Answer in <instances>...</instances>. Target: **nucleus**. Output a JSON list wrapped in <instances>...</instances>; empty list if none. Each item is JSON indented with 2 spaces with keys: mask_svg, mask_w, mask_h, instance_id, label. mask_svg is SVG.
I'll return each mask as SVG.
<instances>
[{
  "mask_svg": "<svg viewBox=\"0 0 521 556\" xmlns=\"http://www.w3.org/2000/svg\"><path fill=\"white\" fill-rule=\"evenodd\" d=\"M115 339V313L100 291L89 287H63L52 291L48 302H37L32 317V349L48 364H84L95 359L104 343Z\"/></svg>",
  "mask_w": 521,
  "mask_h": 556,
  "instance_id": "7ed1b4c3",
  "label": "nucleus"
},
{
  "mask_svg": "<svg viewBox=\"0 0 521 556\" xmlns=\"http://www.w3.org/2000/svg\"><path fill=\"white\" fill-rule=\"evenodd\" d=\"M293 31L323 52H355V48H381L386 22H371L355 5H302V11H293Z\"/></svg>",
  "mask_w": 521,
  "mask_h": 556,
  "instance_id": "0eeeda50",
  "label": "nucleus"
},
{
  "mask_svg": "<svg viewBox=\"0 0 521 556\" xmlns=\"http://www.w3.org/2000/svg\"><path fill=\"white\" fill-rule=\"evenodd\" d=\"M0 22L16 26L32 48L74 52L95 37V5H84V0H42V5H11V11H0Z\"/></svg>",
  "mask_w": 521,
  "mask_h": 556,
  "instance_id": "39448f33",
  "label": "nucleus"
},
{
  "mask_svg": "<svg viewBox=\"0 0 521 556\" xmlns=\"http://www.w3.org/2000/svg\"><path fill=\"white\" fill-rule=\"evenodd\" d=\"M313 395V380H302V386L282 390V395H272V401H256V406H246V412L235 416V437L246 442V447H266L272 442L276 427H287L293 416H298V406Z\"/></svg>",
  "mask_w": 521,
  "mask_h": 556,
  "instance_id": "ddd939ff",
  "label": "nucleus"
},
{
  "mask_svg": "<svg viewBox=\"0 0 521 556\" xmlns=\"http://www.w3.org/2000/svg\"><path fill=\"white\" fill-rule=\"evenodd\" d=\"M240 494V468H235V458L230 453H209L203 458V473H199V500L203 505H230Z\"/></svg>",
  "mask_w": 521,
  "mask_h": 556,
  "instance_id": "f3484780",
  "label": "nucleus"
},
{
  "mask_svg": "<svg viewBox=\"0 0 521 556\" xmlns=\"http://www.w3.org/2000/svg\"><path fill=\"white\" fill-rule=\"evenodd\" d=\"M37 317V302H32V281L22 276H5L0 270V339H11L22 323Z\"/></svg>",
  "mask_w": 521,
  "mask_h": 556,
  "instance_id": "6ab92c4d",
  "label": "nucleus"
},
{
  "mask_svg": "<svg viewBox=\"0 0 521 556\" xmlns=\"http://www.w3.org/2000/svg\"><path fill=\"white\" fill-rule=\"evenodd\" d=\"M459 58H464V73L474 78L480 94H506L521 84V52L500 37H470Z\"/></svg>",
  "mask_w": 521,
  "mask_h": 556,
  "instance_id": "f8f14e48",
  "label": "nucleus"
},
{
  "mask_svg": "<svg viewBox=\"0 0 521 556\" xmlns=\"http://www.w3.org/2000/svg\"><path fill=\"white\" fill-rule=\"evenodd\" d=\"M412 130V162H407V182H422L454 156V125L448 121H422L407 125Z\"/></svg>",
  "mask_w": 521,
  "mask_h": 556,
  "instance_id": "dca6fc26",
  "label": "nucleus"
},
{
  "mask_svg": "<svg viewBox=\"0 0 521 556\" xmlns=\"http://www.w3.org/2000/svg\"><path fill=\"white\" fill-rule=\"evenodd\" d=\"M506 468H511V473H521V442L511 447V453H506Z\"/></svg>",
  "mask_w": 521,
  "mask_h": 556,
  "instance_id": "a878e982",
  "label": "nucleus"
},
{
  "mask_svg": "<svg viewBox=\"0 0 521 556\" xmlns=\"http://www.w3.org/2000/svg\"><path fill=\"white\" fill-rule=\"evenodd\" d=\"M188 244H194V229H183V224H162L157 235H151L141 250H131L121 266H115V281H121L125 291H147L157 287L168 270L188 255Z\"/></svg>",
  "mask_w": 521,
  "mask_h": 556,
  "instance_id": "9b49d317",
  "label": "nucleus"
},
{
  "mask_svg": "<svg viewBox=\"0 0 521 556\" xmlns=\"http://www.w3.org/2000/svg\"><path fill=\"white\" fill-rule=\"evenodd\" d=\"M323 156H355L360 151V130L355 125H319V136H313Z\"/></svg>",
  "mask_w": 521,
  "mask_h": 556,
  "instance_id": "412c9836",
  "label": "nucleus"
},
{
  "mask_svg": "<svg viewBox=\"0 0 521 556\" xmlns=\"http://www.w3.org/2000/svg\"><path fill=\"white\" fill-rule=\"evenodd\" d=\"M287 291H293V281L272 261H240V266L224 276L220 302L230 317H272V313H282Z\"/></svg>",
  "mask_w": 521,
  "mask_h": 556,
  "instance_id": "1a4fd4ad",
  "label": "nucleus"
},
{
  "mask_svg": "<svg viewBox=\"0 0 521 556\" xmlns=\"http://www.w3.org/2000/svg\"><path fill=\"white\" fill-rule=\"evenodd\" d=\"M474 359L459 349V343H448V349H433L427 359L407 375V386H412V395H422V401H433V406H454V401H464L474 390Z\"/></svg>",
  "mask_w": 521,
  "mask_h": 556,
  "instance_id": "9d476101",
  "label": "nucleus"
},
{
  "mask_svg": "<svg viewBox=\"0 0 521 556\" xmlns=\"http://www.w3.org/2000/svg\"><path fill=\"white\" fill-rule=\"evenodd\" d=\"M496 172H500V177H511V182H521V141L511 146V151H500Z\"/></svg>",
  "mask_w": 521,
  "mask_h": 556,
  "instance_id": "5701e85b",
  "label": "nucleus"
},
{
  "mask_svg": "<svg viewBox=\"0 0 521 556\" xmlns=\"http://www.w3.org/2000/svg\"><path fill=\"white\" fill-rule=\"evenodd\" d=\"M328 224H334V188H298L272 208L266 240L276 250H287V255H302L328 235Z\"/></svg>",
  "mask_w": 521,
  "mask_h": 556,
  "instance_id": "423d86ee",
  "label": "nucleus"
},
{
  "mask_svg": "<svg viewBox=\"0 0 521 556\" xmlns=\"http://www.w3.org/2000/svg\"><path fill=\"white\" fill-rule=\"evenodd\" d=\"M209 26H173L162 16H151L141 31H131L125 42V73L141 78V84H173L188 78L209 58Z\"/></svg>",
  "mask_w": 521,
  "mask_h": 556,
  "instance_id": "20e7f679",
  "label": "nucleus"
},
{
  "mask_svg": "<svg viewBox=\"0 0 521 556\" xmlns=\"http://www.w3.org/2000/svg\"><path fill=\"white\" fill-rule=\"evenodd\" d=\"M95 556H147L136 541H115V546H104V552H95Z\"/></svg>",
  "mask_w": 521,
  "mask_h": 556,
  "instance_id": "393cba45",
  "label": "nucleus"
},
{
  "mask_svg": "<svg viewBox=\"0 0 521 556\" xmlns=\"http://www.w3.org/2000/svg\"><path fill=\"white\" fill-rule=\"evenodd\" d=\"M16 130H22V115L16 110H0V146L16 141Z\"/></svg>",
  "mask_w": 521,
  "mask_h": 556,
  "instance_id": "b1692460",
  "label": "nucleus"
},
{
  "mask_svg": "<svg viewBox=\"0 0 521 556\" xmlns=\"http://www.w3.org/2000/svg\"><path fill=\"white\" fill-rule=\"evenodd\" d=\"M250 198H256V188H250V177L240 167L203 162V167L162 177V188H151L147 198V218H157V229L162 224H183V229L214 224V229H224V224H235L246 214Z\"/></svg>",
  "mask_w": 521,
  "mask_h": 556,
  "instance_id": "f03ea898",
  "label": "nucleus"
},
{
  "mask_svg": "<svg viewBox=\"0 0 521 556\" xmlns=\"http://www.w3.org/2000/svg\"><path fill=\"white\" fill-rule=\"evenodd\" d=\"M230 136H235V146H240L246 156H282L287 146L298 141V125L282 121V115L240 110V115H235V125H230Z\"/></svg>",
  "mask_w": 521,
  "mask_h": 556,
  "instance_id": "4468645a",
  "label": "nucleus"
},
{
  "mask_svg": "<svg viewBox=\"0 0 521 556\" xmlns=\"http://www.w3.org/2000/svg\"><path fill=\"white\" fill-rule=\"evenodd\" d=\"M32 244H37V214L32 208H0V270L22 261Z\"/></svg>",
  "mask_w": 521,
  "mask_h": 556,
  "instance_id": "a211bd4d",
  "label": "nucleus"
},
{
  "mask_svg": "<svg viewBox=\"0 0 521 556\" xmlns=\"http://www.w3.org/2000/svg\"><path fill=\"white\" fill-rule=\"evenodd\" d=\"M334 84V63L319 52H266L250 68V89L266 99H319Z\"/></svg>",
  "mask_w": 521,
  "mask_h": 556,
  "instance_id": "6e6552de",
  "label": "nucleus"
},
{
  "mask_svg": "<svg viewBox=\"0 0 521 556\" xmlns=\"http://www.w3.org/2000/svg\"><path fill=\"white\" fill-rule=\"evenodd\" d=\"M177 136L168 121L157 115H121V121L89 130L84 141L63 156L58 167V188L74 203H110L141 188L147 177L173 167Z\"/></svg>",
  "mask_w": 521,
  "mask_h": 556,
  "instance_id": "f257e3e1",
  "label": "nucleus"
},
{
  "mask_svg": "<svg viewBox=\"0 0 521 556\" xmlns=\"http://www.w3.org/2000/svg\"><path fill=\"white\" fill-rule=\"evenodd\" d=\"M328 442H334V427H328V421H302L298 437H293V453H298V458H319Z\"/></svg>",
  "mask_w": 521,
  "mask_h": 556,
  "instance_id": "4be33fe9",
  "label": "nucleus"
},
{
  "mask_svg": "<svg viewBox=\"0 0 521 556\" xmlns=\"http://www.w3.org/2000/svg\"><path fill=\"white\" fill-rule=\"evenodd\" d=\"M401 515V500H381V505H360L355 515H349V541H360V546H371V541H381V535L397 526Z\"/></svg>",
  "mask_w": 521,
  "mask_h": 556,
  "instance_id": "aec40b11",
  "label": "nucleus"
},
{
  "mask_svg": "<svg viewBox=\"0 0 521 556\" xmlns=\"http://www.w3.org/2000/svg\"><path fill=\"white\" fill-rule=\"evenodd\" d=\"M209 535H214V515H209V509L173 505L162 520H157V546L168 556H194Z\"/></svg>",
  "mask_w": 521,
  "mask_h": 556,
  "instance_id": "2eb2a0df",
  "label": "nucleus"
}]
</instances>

------------

**What is expected:** Could you put the listing above, from its first line up to and including the line containing "31L323 52H355V48H381L386 22H371L355", into a Markdown table with the columns Row and Line, numbering each row and leaving out blank lines?

**Task answer:**
| Row | Line |
|---|---|
| 1 | Answer in <instances>...</instances>. Target: **nucleus**. Output a JSON list wrapped in <instances>...</instances>; empty list if none. Each item is JSON indented with 2 spaces with keys: mask_svg, mask_w, mask_h, instance_id, label. mask_svg is SVG. |
| 2 | I'll return each mask as SVG. |
| 3 | <instances> |
| 4 | [{ |
| 5 |   "mask_svg": "<svg viewBox=\"0 0 521 556\" xmlns=\"http://www.w3.org/2000/svg\"><path fill=\"white\" fill-rule=\"evenodd\" d=\"M115 339V313L100 291L89 287H63L52 291L48 302H37L32 317V349L48 364H84L95 359L104 343Z\"/></svg>", |
| 6 |   "mask_w": 521, |
| 7 |   "mask_h": 556, |
| 8 |   "instance_id": "7ed1b4c3", |
| 9 |   "label": "nucleus" |
| 10 | }, |
| 11 | { |
| 12 |   "mask_svg": "<svg viewBox=\"0 0 521 556\" xmlns=\"http://www.w3.org/2000/svg\"><path fill=\"white\" fill-rule=\"evenodd\" d=\"M293 31L323 52H355V48H381L386 22H371L355 5H302V11H293Z\"/></svg>", |